— Problem details —
Please print each record below exactly as it is written.

= = =

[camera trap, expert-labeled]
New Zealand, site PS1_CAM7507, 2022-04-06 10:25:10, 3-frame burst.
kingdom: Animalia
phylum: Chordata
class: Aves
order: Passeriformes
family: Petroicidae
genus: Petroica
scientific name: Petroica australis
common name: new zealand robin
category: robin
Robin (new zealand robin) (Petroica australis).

= = =

— Output below —
[camera trap, expert-labeled]
New Zealand, site PS1_CAM7507, 2022-04-06 10:25:10, 3-frame burst.
kingdom: Animalia
phylum: Chordata
class: Aves
order: Passeriformes
family: Petroicidae
genus: Petroica
scientific name: Petroica australis
common name: new zealand robin
category: robin
Robin (new zealand robin) (Petroica australis).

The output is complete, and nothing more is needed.